Diversity in Autonomous Playtesting: a Case Study on Reinforcement Learning for NHL26

About the talk
Reinforcement learning (RL) is already successfully used for playtesting games without human intervention, allowing game studios to reduce the significant time and cost spent for this important task in game development. We present a case study on testing the goalie AI in the hockey game NHL26, which is using a traditional rule-based algorithm, by training a forward player with RL to find exploits in the goalie’s behavior. We show that out of the box RL algorithms only provide limited value for this kind of testing scenario, because they converge to a single exploit strategy. With some simple steps we can enhance the algorithm to instead provide a set of qualitative and diverse solutions that provide additional value to game designers, since they allow finding multiple fix-worthy exploits in a single experiment iteration. For our first deployment of our approach, within a single experiment we were able to find six exploit strategies that were qualitatively similar to those that game testers found in hour long manual testing sessions.

Takeaway
– Reinforcement Learning is good at learning one solution to a problem by overfitting to the environment. With some simple tricks we can create a diverse set of solutions which is more valuable for game testing, since game designers can for example find multiple game exploits in a single development iteration.
– My presentation shows that simple solutions are often the better way to go for AI development.
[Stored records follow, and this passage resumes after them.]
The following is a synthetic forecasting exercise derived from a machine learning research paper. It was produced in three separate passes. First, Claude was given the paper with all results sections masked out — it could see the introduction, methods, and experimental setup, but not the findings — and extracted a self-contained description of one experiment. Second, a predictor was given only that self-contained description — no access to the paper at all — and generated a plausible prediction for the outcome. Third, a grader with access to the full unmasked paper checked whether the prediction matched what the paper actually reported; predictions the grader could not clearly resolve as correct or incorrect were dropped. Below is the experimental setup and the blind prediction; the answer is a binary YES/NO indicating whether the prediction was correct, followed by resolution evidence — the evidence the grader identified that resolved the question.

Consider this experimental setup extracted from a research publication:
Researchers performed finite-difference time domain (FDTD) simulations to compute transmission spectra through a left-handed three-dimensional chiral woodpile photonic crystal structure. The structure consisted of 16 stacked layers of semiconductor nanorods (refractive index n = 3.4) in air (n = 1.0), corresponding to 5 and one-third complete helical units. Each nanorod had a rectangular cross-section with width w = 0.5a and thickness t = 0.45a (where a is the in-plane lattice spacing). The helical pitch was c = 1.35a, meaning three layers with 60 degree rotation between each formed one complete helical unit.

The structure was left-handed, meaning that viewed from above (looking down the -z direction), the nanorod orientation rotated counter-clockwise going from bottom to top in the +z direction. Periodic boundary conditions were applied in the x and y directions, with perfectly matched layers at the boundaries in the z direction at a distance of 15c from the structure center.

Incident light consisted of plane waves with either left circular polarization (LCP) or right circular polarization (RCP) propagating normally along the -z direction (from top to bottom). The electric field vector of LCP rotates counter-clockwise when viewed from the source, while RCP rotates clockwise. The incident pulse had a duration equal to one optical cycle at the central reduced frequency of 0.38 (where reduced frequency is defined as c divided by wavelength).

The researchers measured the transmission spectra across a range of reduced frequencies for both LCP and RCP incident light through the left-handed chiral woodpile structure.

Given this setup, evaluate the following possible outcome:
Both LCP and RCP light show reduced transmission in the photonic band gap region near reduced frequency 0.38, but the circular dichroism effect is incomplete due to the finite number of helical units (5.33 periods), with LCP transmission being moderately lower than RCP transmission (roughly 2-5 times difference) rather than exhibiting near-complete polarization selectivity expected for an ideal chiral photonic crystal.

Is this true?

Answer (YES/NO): NO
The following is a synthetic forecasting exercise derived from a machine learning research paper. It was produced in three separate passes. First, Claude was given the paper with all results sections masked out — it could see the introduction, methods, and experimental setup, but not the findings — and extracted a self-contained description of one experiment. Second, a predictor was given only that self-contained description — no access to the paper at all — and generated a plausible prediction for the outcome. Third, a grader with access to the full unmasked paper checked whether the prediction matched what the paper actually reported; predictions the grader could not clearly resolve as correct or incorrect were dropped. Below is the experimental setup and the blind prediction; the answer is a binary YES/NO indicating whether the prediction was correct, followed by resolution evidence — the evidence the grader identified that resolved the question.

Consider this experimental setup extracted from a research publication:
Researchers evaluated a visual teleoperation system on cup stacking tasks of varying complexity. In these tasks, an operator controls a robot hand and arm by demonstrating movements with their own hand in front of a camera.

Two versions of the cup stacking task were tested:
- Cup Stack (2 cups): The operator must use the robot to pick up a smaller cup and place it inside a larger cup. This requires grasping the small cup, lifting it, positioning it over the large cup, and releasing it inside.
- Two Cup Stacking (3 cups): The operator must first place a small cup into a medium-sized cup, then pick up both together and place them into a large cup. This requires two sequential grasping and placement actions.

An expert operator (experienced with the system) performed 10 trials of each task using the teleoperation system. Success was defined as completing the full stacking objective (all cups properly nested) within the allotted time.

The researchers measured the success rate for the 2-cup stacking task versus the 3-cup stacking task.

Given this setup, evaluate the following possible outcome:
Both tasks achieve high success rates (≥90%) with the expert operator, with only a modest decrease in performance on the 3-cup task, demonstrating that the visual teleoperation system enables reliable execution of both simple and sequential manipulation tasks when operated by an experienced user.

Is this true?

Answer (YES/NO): NO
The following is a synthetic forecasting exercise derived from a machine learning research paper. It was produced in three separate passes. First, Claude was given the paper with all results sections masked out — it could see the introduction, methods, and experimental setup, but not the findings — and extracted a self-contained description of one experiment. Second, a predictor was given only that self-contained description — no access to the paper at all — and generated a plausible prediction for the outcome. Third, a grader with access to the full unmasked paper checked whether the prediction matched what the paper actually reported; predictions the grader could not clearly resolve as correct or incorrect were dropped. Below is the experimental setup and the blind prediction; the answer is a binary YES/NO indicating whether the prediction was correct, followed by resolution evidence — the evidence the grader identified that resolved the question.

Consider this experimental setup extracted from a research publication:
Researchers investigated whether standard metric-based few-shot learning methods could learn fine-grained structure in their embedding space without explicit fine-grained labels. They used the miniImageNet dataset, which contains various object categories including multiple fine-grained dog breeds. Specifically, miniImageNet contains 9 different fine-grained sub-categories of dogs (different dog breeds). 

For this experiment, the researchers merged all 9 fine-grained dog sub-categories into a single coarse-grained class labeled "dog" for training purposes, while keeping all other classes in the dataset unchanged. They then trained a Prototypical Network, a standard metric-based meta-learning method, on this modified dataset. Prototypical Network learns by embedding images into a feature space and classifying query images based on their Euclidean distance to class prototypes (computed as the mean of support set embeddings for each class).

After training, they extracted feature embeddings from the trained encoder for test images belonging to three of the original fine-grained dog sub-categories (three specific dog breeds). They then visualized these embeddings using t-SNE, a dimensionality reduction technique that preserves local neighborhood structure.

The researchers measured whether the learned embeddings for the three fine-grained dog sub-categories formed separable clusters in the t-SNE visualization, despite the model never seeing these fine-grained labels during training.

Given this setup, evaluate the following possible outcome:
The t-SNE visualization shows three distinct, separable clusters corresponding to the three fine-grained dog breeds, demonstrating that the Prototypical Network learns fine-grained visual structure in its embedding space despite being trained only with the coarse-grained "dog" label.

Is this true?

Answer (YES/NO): NO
Specifically for the case of NHL26, I show that an easy trick allows us to learn a diverse set of qualitative solutions, without using a cutting edge Quality Diversity algorithm, which are known to be unstable, hard to tune, and debug.
– RL for playtesting can serve as as a non-invasive way to start a research relationship with a game studio. RL for game AI on the other hand requires more trust, because there is still a lack of authorial control for such agents, removing some of the control that game AI designers are used to from more traditional algorithms.

Experience level needed: Beginner, Intermediate